É preciso unir forças. Em um país onde a saúde e a educação são duas bases tão importantes e ao mesmo tempo tão pouco reconhecidas, é preciso que as classes estejam unidas para garantir um bom plano para o futuro. No setor de vacinação precisamos ainda mais deste espírito de parceria para que possamos, além de trabalhar com força e dedicação em meio a uma comunidade justa, prover qualidade de vida e saúde à população.

A rede privada de clínicas de vacinas vem enfrentando muitos desafios que só poderemos superar se realmente estivermos lado a lado nesta batalha. Somente nos últimos meses passamos por crises diversas que vão desde a ausência injustificada de vacinas para reposição de nossos estoques, a falta de controle e gestão das doses que as tornam insuficientes para atendimento nacional, até a flexibilização das leis que, agora, permitem que qualquer estabelecimento de saúde faça vacinação.
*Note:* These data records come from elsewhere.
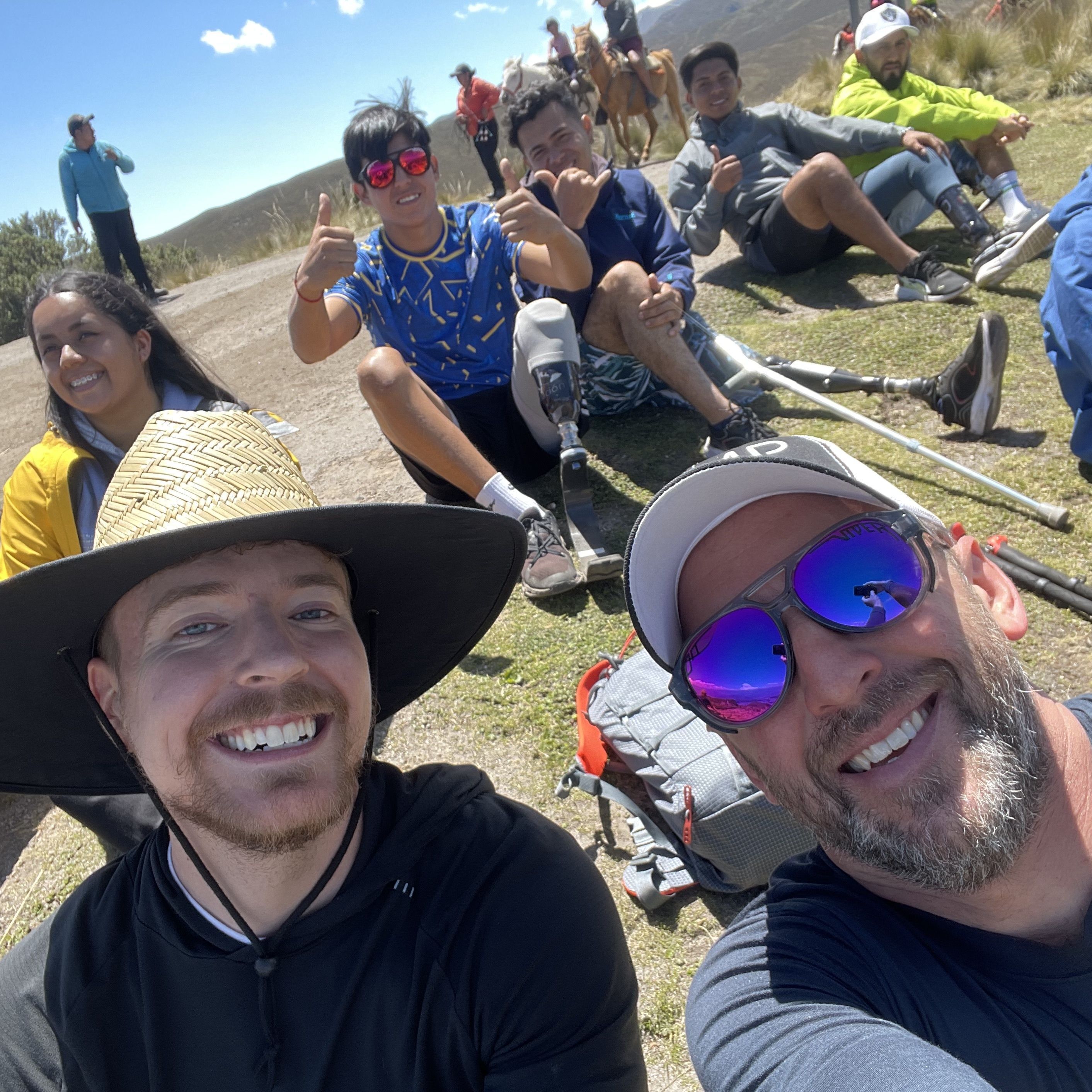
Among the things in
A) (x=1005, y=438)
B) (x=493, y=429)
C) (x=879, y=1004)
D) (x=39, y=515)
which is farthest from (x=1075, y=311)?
(x=39, y=515)

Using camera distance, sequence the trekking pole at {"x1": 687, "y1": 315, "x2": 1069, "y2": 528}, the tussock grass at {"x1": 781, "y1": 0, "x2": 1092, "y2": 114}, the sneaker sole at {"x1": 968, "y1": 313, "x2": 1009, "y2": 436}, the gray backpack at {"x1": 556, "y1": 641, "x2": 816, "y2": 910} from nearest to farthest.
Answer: the gray backpack at {"x1": 556, "y1": 641, "x2": 816, "y2": 910} → the trekking pole at {"x1": 687, "y1": 315, "x2": 1069, "y2": 528} → the sneaker sole at {"x1": 968, "y1": 313, "x2": 1009, "y2": 436} → the tussock grass at {"x1": 781, "y1": 0, "x2": 1092, "y2": 114}

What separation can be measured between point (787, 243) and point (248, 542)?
196 inches

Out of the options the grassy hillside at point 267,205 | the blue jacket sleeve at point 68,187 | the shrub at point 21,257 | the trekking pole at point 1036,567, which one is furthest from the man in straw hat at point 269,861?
the grassy hillside at point 267,205

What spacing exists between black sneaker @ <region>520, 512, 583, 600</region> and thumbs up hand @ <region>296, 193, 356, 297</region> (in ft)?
4.34

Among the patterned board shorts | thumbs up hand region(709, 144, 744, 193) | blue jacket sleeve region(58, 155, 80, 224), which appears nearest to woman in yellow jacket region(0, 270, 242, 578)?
the patterned board shorts

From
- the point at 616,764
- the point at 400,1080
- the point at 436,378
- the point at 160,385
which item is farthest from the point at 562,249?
the point at 400,1080

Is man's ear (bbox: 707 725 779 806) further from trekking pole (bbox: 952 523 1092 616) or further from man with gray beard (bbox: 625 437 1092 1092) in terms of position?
trekking pole (bbox: 952 523 1092 616)

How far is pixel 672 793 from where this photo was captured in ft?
7.63

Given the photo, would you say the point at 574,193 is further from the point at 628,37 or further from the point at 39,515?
the point at 628,37

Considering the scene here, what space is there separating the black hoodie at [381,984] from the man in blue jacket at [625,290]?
276 cm

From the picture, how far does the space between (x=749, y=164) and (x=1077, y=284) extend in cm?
322

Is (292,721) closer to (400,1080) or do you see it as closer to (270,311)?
(400,1080)

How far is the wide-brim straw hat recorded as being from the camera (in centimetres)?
140

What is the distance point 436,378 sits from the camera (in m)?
4.06
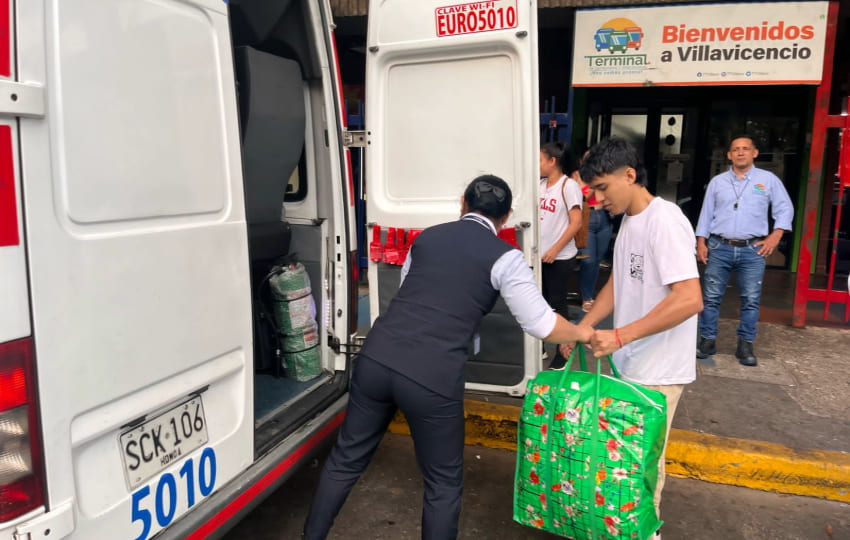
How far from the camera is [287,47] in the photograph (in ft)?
10.7

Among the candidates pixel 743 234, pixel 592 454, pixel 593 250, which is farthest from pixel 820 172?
pixel 592 454

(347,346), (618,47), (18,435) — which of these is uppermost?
(618,47)

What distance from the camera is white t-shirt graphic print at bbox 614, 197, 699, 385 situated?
90.8 inches

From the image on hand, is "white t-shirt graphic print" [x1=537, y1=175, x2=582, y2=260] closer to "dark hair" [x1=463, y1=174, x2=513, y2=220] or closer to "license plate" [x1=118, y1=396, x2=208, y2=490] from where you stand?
"dark hair" [x1=463, y1=174, x2=513, y2=220]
Na última semana, inclusive, mais uma crise chegou até nosso setor por meio da exposição de casos fraudulentos de clínicas irregulares que contribuem para negativar a nossa imagem. As reportagens em rede nacional sobre a clínica em Novo Hamburgo que fraudava o sistema de vacinação expondo seus clientes a riscos e doenças, devem servir como um sinal de alerta para que nós nos fortaleçamos e nos posicionemos diante do mercado e de todos os nossos consumidores.

A ABCVAC está atenta para garantir a integridade e a competitividade de seus associados marcando presença em audiências públicas, reuniões de negociação com o governo, com laboratórios e também colocando-se à disposição da imprensa para representar a classe esclarecendo o papel das clínicas privadas e informando sobre as dificuldades e as verdades que circundam este setor.

Mas uma associação forte depende da participação de todas as clínicas, independentemente de seu tamanho e de sua expansão. Precisamos aprimorar nossas diretrizes e alinhar nossas necessidades. Somente assim conseguiremos minimizar os impactos e a insegurança que foi causada no sistema nacional de vacinação.